The second question of this analysis attempted to build on our conclusions from the primary question by asking: If a given movie is profitable, will the sequel and following installments of the collection be increasingly profitable? In order to analyze this question, we began by laying out the most profitable movie collections and tracking each installment’s respective profit in comparison to previous ones. Another important consideration of this analysis surrounded the disparity between each successive sequel’s profit. When viewed through the lens of a movie studio, both elements of this initial question are important in determining the future of a potential movie franchise and the potential revenue associated. While the findings presented in the results were important to consider, they would be more conclusive if a larger sample of movie collections existed at the time that this data was collected.

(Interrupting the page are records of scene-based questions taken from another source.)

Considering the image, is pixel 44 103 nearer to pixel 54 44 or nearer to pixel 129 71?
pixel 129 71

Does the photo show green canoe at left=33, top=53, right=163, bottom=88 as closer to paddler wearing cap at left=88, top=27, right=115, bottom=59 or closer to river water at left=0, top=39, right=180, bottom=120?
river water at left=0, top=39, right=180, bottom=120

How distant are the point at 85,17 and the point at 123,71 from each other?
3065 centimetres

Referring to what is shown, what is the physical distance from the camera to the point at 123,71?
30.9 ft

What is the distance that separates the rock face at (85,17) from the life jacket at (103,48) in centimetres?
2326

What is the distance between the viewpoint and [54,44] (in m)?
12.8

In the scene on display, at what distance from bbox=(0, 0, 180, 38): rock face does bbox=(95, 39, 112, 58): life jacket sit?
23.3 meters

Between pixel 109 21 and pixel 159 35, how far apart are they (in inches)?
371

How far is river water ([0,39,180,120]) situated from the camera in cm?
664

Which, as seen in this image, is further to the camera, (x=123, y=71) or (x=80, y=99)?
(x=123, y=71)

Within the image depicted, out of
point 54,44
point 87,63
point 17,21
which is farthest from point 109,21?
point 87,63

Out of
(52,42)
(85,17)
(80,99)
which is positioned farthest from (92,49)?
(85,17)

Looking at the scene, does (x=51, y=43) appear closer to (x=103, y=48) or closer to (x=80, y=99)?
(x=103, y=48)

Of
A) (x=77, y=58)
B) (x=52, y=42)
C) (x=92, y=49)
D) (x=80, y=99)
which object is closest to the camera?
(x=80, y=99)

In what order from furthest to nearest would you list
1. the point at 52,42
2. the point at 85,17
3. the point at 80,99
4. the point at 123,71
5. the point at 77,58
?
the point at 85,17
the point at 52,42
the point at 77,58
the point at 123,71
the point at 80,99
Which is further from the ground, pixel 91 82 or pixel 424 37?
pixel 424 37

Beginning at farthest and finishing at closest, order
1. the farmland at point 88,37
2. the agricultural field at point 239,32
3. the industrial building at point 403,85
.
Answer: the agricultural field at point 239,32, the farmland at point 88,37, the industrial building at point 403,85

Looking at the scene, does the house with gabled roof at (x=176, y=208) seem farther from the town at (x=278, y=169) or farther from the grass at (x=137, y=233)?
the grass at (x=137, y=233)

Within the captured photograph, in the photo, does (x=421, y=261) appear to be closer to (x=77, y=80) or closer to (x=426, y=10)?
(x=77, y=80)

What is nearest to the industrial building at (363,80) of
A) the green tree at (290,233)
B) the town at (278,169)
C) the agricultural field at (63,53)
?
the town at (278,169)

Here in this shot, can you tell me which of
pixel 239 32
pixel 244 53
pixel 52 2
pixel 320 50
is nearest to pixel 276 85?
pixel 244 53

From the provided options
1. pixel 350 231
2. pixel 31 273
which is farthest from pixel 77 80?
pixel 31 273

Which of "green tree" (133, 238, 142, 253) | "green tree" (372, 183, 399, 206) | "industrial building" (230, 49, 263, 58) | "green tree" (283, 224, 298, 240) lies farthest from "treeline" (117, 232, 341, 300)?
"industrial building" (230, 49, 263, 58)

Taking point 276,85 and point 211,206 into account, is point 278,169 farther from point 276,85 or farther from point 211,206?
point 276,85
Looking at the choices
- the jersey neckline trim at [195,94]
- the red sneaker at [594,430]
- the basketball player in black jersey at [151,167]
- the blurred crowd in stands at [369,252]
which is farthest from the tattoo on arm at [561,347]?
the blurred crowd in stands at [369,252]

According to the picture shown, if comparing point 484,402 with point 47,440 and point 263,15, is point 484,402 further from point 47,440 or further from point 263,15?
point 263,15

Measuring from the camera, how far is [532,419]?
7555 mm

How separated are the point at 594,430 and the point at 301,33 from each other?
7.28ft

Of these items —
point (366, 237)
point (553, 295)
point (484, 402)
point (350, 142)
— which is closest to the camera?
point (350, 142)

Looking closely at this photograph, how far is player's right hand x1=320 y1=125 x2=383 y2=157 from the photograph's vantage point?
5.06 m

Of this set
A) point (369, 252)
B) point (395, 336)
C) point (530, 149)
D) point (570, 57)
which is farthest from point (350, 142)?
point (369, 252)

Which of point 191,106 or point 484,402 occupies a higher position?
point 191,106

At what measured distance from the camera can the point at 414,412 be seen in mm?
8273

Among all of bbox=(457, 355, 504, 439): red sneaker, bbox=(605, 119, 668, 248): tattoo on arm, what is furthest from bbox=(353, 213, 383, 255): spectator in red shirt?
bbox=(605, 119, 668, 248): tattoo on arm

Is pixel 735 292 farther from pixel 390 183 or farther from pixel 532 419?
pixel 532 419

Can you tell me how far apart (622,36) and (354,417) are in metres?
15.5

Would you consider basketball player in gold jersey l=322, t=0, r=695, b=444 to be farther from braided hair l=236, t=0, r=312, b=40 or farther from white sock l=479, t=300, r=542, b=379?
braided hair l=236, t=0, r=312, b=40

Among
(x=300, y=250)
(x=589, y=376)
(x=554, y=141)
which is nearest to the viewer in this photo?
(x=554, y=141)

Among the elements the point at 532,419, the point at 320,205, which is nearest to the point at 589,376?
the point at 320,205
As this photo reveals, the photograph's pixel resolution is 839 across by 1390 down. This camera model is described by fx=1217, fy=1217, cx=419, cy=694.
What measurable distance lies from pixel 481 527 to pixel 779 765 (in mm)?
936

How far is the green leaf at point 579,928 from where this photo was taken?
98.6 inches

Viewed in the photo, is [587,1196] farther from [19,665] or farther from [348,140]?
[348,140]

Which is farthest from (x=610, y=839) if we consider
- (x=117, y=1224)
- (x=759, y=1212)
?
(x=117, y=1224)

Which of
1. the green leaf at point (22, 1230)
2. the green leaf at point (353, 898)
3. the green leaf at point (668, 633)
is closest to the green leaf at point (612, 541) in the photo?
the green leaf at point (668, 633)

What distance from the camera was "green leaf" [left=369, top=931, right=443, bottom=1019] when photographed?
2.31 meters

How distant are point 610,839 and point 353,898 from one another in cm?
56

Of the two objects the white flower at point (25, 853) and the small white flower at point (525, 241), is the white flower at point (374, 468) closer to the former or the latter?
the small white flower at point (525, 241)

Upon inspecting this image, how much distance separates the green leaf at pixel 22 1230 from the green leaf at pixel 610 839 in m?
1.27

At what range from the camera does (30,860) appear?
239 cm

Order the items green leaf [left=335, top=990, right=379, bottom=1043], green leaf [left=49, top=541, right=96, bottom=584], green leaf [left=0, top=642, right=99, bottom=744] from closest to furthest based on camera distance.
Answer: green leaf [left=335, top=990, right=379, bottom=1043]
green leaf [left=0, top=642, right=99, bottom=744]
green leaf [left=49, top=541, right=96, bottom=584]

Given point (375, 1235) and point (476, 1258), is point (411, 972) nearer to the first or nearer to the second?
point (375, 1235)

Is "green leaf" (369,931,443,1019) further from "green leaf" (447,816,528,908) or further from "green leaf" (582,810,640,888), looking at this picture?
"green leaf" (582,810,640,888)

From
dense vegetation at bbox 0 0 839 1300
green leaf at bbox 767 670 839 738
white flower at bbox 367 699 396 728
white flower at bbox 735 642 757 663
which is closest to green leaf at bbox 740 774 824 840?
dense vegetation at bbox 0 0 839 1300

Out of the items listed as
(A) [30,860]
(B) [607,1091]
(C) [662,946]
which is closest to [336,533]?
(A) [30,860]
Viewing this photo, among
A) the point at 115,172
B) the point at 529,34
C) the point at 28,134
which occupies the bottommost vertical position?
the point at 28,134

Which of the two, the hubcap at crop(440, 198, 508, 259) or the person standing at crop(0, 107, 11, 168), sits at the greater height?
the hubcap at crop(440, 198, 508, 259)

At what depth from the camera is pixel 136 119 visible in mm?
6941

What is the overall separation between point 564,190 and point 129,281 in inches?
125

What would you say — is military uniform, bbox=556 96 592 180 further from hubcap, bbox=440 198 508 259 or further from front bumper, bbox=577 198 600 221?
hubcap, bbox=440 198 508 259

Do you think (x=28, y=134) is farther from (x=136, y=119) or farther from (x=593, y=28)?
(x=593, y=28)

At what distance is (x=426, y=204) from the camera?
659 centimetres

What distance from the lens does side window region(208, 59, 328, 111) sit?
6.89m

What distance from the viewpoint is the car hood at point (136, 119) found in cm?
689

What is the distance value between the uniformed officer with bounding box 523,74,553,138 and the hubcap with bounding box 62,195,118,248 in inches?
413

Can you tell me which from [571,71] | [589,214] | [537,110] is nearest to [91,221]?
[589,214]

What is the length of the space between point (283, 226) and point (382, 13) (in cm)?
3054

Ultimately, we need to connect how the results to our questions are relevant to the broader world and consumers. For film studios, profits are more often than not a direct determinant in deciding to pursue another film in the same series. Ask yourself this, would you as a film studio executive want to invest in a sequel when your film made little to zero profits? Probably not, but if you did it would not make financial sense. Secondly, as much as film studios can benefit from achievements, critical praise, and other metrics, the ability to model and predict profits is something useful we created as an aid in decision-making among studios. Our findings also allow passionate filmgoers to have a tool to keep up with current box office trends and the overall state of the film industry. When we think of films, many think of going to the movie theater but the landscape of “going to the box office” has shifted. One important element of the film industry post-COVID is that many films have been released on streaming services to subscribers at no or some extra costs, while some studios have decided to have a limited release or a combination of both. Since our dataset includes films up until 2017, we were unable to account for the effects of the pandemic but those who find the data relevant might try to expand on our existing model to get a more accurate picture of the future. Possibilities include adding information for films that were released during or after the covid pandemic and incorporating how wide a film’s release is, as in the number of theaters that showed this particular film. Whether it is profitability or determining the future of a film series, this data gives us better confidence to make those decisions.

Extending this analysis out into the future, it is important to consider additional external factors in the movie industry that the analyzed data set did not encompass. The first element to consider is the impact of the COVID pandemic on the movie industry as noted above. 2020 saw a significant downturn in movie releases as studios postponed releases and looked elsewhere for sources of revenue such as streaming services. The latter half of 2021 began a rebound for this industry since the pandemic but there should be considerable concerns regarding if movies will be released at the increasing rate that they were during the 2010s. Another factor to consider is the effect of the growing streaming service side of entertainment which prominent studios have begun to sink time and costs into since the onset of the pandemic. With it now being easier than ever to stream a movie from the comfort of your home, it is likely that many movies not bound for box office success find their way to streaming platforms. Going forward for future analyses, it will be imperative that movie studios appropriately account for effects such as these when evaluating beginning production on individual movies and when creating successive installments of existing franchises.